# Ivars Peterson's MathTrek

December 18, 2006

### Rankings, Tournaments, and Playoffs

So many teams and so little room at the top. Which team becomes the national champion in U.S. college football rests on rankings, which reflect the opinions of poll participants (and, nowadays, also computer ratings).

This year, Ohio State plays for the national title in the championship bowl game. And its opponent will be Florida rather than Michigan because the "experts," in their voting, judged that Florida would be the more worthy opponent.

This outcome hasn't pleased everyone, and, as happens nearly every year, many have criticized the vagaries of the ranking system for allowing apparently flawed or unfair outcomes.

Similar problems in determining which team or player deserves a national or year-end championship or how they ought to be seeded for a tournament occur in other sports that also employ elaborate rating schemes to rank teams or players.

In a paper published in a recent issue of SIAM Review, Paul K. Newton and Kamran Aslam of the University of Southern California argue against the widespread belief that it is possible, with just the right tweaking, to come up with a ranking system that yields reasonable results and eliminates logical inconsistencies—and, hence, settles all arguments, leaving everyone satisfied.

"The philosophy behind these systems is that there should be a player or team that 'deserves' to be recognized as 'the best,' and if only the correct method were found, such a team could be unambiguously chosen," Newton and Aslam write.

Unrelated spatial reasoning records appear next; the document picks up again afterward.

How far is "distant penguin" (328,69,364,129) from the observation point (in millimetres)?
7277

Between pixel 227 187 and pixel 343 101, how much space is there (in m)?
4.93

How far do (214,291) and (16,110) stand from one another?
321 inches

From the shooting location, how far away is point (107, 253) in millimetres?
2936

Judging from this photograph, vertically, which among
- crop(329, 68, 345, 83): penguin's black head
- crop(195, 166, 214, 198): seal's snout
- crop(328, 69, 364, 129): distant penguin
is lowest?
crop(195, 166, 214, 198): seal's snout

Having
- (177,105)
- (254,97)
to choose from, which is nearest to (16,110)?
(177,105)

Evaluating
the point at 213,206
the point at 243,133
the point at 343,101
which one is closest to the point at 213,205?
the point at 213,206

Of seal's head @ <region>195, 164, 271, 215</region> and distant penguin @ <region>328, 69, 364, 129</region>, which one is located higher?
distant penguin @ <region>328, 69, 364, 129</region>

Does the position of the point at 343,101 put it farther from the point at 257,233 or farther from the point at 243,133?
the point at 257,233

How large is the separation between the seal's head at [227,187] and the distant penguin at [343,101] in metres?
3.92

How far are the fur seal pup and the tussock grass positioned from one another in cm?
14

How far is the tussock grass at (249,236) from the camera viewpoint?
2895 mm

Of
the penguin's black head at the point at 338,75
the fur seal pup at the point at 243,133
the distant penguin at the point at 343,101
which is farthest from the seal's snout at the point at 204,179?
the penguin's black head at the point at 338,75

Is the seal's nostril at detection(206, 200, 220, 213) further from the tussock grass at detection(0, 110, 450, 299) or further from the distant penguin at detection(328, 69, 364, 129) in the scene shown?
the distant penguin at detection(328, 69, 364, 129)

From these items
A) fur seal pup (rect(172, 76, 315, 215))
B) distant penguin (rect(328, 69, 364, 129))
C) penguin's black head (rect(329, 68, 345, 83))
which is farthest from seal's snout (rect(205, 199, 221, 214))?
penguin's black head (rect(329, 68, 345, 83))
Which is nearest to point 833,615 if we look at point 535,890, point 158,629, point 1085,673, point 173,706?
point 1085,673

But it's impossible to make such a guarantee. The argument hinges on an application of a theorem proved by economist Kenneth Arrow. He showed that, under certain reasonable assumptions, there is no method for constructing social preferences (rankings) from arbitrary individual ones (votes).

One such assumption is that, when team A is ranked higher than team B, and team B is ranked higher than team C, then team A is ranked higher than team C. This seems like a reasonable requirement.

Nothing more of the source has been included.